PROBLEM TO SOLVE ▸
Return every line in the rows below that contains the word "nearer". Case counts.

——————

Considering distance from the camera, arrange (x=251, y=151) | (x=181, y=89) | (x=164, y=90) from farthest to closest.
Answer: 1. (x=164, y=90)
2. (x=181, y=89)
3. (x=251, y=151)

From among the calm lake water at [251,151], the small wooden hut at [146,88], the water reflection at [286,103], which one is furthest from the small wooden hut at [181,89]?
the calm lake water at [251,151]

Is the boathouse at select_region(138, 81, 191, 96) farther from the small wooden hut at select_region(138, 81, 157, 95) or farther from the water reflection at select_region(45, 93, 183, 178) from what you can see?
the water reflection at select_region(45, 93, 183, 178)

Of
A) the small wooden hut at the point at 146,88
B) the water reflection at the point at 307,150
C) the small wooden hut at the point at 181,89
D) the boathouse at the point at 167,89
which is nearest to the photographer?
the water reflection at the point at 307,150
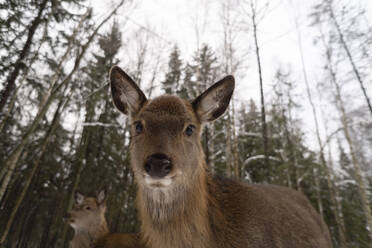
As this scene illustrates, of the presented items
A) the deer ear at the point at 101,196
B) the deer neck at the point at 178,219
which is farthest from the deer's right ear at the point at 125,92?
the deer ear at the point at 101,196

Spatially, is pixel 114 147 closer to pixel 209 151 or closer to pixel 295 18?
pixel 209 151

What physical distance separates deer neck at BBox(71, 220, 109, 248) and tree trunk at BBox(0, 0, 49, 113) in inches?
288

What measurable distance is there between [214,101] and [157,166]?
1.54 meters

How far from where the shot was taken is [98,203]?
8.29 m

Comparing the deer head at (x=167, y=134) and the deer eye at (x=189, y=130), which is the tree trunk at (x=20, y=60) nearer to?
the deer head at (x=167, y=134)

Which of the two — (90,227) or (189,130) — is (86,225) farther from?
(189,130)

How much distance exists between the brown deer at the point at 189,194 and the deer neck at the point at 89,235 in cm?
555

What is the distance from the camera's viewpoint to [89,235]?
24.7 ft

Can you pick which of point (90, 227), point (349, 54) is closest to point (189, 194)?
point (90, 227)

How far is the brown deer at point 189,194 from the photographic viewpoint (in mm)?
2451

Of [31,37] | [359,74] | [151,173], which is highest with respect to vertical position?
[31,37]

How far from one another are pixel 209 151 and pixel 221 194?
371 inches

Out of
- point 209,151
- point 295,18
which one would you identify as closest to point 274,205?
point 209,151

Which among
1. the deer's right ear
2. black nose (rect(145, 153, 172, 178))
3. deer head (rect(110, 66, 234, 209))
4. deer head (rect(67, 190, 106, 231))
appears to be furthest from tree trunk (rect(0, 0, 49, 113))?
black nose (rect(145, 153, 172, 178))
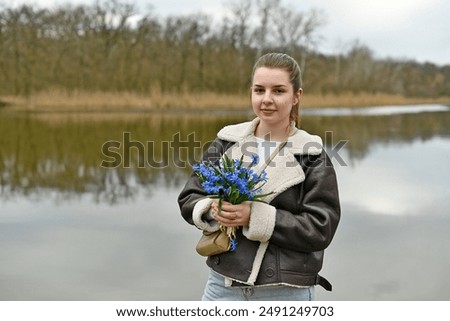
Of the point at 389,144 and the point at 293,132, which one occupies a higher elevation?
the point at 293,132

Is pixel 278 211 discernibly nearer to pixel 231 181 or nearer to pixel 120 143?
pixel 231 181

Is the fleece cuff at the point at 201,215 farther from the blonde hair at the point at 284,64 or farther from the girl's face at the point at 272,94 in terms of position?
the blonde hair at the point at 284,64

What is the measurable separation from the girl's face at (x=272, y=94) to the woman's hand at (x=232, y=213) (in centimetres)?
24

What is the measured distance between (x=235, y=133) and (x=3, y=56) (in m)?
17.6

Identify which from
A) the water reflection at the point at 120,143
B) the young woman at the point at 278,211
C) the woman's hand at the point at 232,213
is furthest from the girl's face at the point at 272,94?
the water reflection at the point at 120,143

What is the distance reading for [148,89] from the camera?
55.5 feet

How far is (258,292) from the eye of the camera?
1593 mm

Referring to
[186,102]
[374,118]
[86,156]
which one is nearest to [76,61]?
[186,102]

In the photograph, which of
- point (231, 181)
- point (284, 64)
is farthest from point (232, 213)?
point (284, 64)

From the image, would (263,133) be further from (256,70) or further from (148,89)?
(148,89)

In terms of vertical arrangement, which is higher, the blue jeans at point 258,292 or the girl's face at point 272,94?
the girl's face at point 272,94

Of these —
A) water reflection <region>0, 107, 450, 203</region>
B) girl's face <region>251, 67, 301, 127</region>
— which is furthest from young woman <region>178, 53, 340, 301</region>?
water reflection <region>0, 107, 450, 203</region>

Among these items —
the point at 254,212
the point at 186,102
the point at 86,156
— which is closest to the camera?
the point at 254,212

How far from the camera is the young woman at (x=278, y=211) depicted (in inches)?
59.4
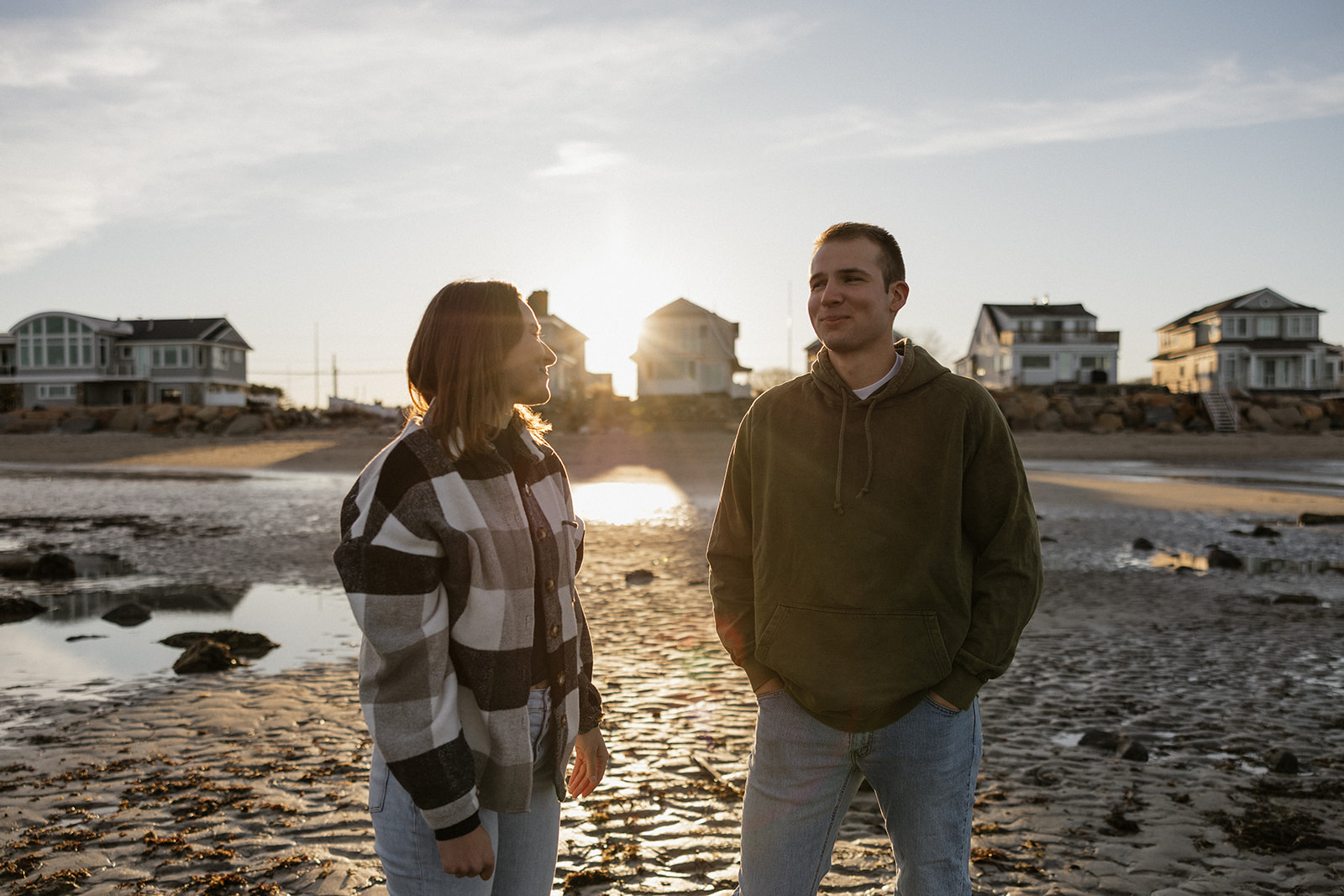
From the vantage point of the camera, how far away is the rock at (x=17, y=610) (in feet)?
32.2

——————

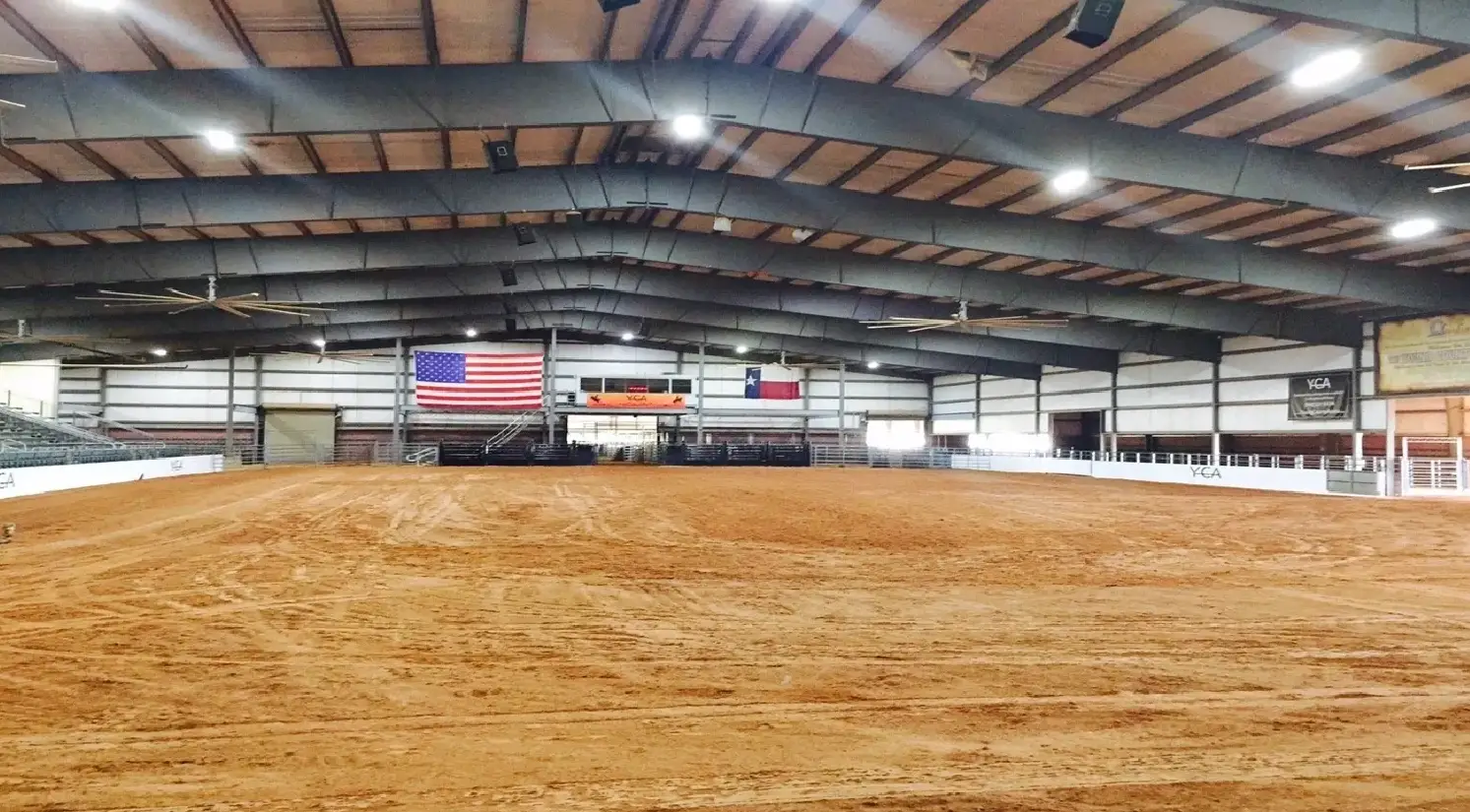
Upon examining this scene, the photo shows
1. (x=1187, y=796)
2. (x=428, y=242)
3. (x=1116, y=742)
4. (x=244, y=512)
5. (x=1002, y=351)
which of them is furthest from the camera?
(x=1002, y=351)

——————

TASK OUTPUT ▸
Comparing the deer head at (x=167, y=134) and the deer eye at (x=189, y=130), which is the tree trunk at (x=20, y=60) nearer to?
Is pixel 278 211 discernibly nearer to pixel 231 181 or nearer to pixel 120 143?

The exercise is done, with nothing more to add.